No matter whether you are running PHP as mod_php or CGI, you can also set additional PHP options on a per-profile basis. By setting the "php_config_location_extra" parameter to point to a php.ini file, the options from this ini file will be appended to the rest of the PHP options from the normal application PHP config. This can be useful, for example, to force "display_errors" to always be turned on for a development machine.

Database configuration

For each database that the application uses, you should store the schema in the root directory, named "schemaX.sql" where X is the database number. (For the first schema, omit X - i.e. call the file simply "schema.sql").

In your code, you should use a template file (see above) and use the following macros:

  • @dbX_type@ - database type according to the PEAR conventions
  • @dbX_host@ - database host
  • @dbX_name@ - database name
  • @dbX_user@ - database username
  • @dbX_pass@ - database password

where X is the database number (to support apps that call on multiple databases)

e.g.

@db1_type@://@db1_user@@@db1_host@/@db1_name@/@db1_pass@

This will be replaced with the database hostname, which is selectable by the WADF client according to the profile in use. The above definitions are configured separately on the staging server, on a per-application basis.

Kickstart (setup) script

Often, you want to run a "kickstart" script after initial deployment, to pre-populate a database with initial values or something similar (not necessarily involving a database). To support this, WADF has a "kickstart_script" option which, if set, executes the specified script after deployment.

When running a kickstart script, WADF sets some environment variables which can be useful in the script:

  • "DEPLOY_INITDB" is to indicate whether the database was re-deployed. It will be set to "1" if the database was re-deployed and "0" otherwise. This can be useful for the script to decide whether it needs to re-initialise values in a database or not.
  • "DEPLOY_VERBOSITY" indicates the verbosity level of WADF's output, where increasing numbers mean an increasing level of verbosity. Currently this will usually be "0", but will be "1" if WADF was called with a "-v" option. In the future, higher numbers may be used to indicate increasing levels of verbosity.
  1. ADDITIONAL CONFIGURATION

Although the default configuration options are probably sufficient for deployment of sites for development purposes (e.g. using auto-generated usernames and passwords), more complex configuration is required to manage the demands of a multi-stage environment where you may have (for example) development, staging and live environments that differ.

local_config

The local_config option specifies the location of a file where configuration directives pertaining to the specific application (rather than applications in general) can be put. By default this is in @deploy_path@/wadf.conf. The format of this file is exactly the same as other WADF config files and typically this will include several profile sections, containing environment-specific configs (such as database hostnames, virtual host hostnames etc.). It may also contain configuration variables which are specific to that application and which are not standard WADF variables. For example:

[globals]
; This is an option which is specific to this application and not a WADF
; standard variable
my_config_option = foo

[live]
vhost1_name = www.example.com
db1_host = @underscore:appref@.db.example.com
my_config_option = bar

[staging]
vhost1_name = staging.example.com

Sensitive configuration parameters

There may be some configuration parameters which you regard as sensitive and may not want to store in the version control system along with the main application, for reasons of security or privacy. For example, database passwords for your live servers. In that case, you may want the person deploying the application to have to enter them.

> [Available data]:
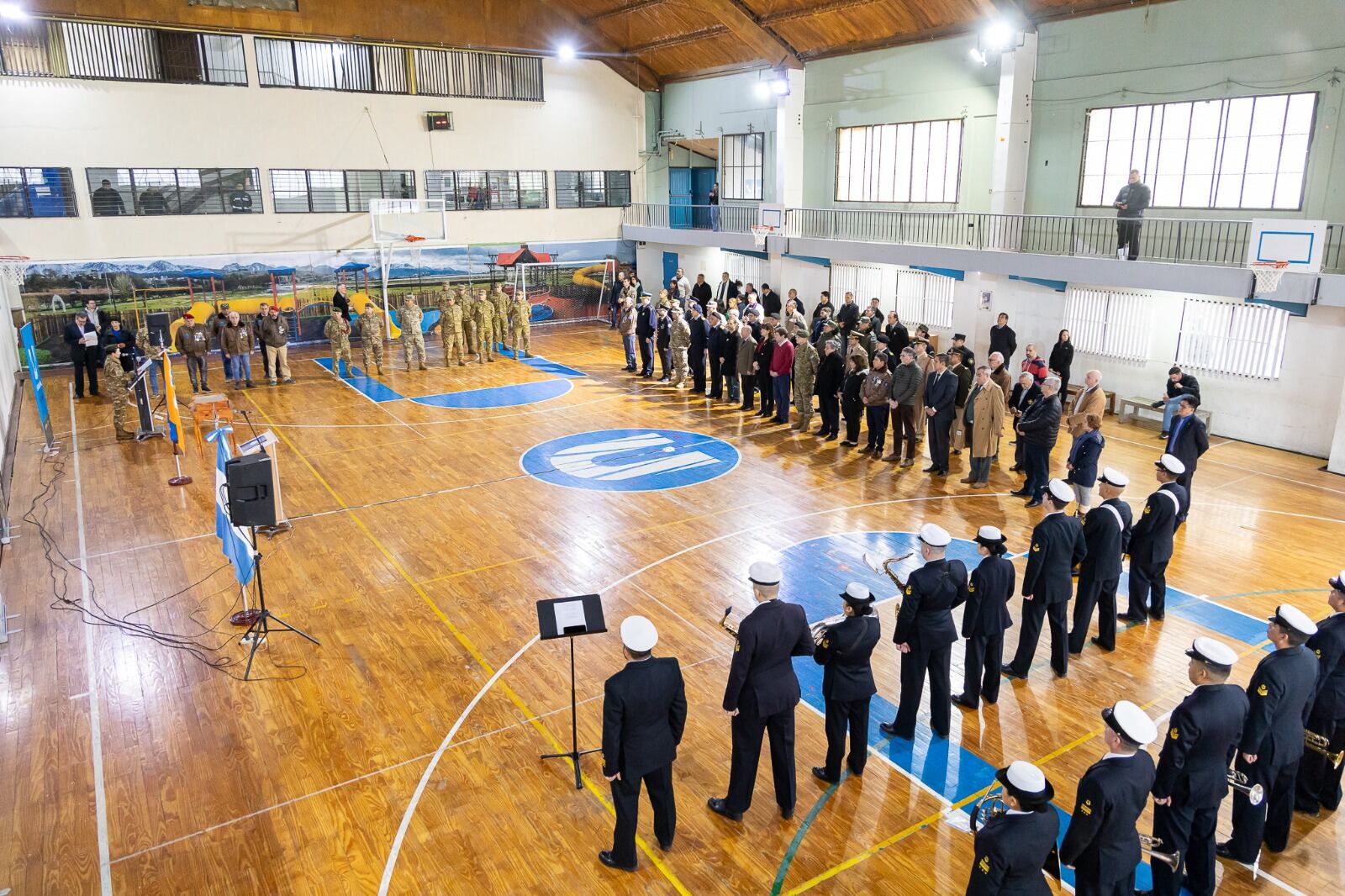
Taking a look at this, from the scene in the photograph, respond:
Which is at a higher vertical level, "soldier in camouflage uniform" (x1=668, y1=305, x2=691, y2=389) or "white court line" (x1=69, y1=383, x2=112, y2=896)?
"soldier in camouflage uniform" (x1=668, y1=305, x2=691, y2=389)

> [Tasks to perform]:
1. In the WADF excerpt, what value is "DEPLOY_VERBOSITY" set to when WADF is called with a "-v" option?
2. Reproduce a passage from the WADF excerpt word for word, beginning at the words "where X is the database number (to" and ending after the words "script after deployment.".
The lines after the text are not needed for anything here.

> [Expected answers]:
1. It is set to "1".

2.
where X is the database number (to support apps that call on multiple databases)

e.g.

@db1_type@://@db1_user@@@db1_host@/@db1_name@/@db1_pass@

This will be replaced with the database hostname, which is selectable by the WADF client according to the profile in use. The above definitions are configured separately on the staging server, on a per-application basis.

Kickstart (setup) script

Often, you want to run a "kickstart" script after initial deployment, to pre-populate a database with initial values or something similar (not necessarily involving a database). To support this, WADF has a "kickstart_script" option which, if set, executes the specified script after deployment.